New Registers vs Recycled Registers
One of the most notable differences between SSE and 3DNow is the addition of 8 new 128bit "vector" registers. Unlike 3DNow's SIMD implementation which uses the 8 existing FP/MMX 64bit registers, SSE will have its own dedicated set of registers in order to minimize mode switching and maximize parallelism between FP, MMX, and SIMD instructions. Applications which make extensive use MMX and SIMD will benefit from the new registers.
Max Throughput vs Theoretical Throughput
Since SIMD works by packing as many 32bit FP values as possible (in the case of 3DNow, 2, SSE, 4) into the operand registers (or memory) and then performing the operating on these registers, it is evident that 3DNow can only perform two normal floating point operations per operation. SSE, on the other hand can perform four floating point operations per operation.
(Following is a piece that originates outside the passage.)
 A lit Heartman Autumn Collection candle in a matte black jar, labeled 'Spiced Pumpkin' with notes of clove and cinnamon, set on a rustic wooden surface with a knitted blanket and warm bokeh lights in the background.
The reason I say per operation rather than per clock is because the current 3DNow implementations found in AMDs processors can perform 2 SIMD operations per clock. This means that the peak throughput of both SSE and 3DNow is four floating point operations per clock. The problem with the 3DNow implementation is that the two SIMD operations which are to be executed simultaneously cannot be both additions, or both multiplies. After skimming the Intel CPU documentation (800+ page acrobat file, cut me some slack :) it doesn't look as if SSE has any pairing restrictions (i.e which two instructions must go together for optimal performance). This makes sense because the SSE unit does not handle two SIMD instructions per clock anyway. Quality optimization, both hand and machine (compiler), should virtually alleviate the pairing restrictions in the 3DNow implementation.
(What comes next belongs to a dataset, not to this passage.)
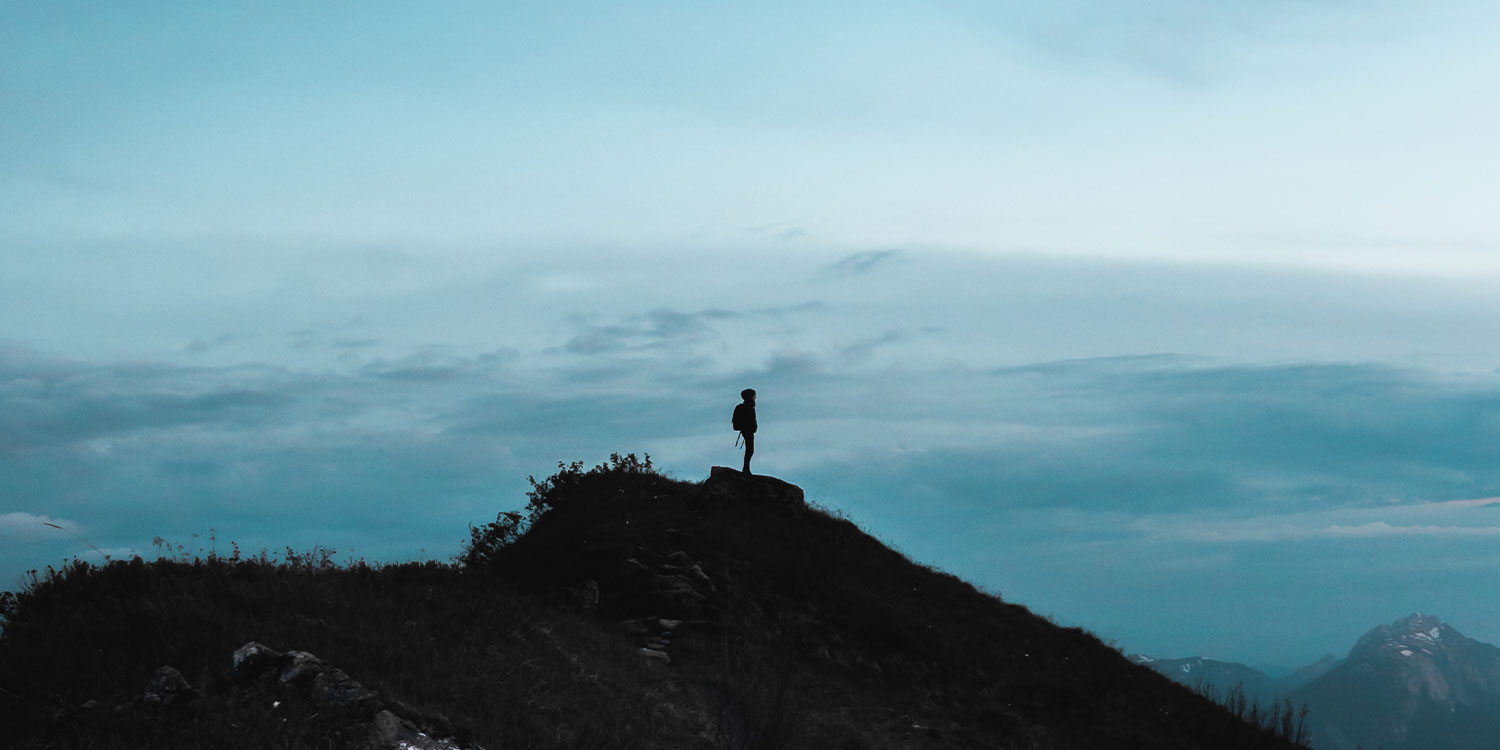 Photo d'une personne dans la pénombre au sommet d'une montagne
More Registers Equals More Performance?
As mentioned earlier, Intel's SSE implementation has essentially double the registers as AMDs 3DNow implementation. This means that register with register operations can be done much more efficiently and without constantly repacking the data into the registers. Take for example the task of transforming a list of vertices using a 4 x 4 master matrix. Storing the master matrix will exhaust 3DNow of registers. This means that all register manipulations will have to use registers which are already used for storing the master matrix. This means repacking the master matrix all over again, time consuming. Luckily, according to Tim Sweeney, lead programmer at Epic Games,
"Since register-memory instructions are as fast as
register-register
instructions, I don't usually need to use more than 4 registers."
However, Sweeney goes on to state that:
"The register limit will probably hurt other types
of apps (signal
processing, sound) more than 3d transformations."
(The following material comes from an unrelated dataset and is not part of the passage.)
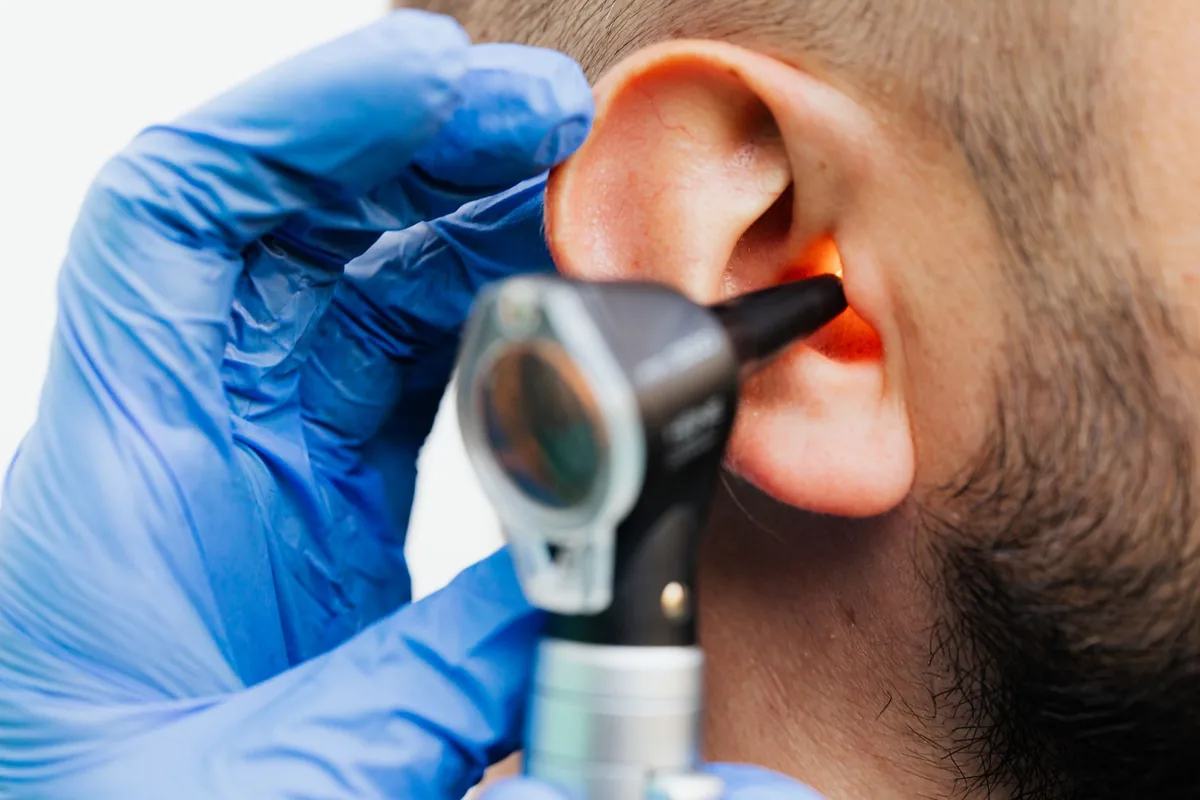 Audioprothésiste ajustant un appareil auditif pour un patient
This is perhaps a technical reason why many application developers, such as Adobe, may prefer SSE over 3DNow.
Register "Hacking"
Since AMDs 3DNow instructions share the same register set as do MMX registers, programmers can use MMX instructions to "hack" the 3DNow registers. Register hacking is used for bit shifts and problem specific optimizations. Some were skeptical that this would not be possible to do with SSE, since SSE uses an entirely new set of registers. Luckily, Intel provided us with a significant amount of "bit twiddling" functions which allow programmers to do virtually everything possible with MMX instruction mixing. (This is one of the reasons why SSE is composed of 70 instructions, as opposed to 3DNow's 21)
Software Support
Last but not least, both of these great SIMD instruction sets are useless without software support. Currently, 3DNow has an advantage in this area because it already has an established user base of millions of PCs. SSE, on the other hand, has an infant user base. 3DNow's current user base may not be enough to compete with Intel's dominance of the market, as Anandtech concluded in the Pentium III review. Intel is promoting SSE aggressively and intends on unveiling the Pentium III with a load of apps available or to be released around March 1st. A more complete list is available here. Only time will tell whether or not SSE can catch up to 3DNow's 9-10 month head start.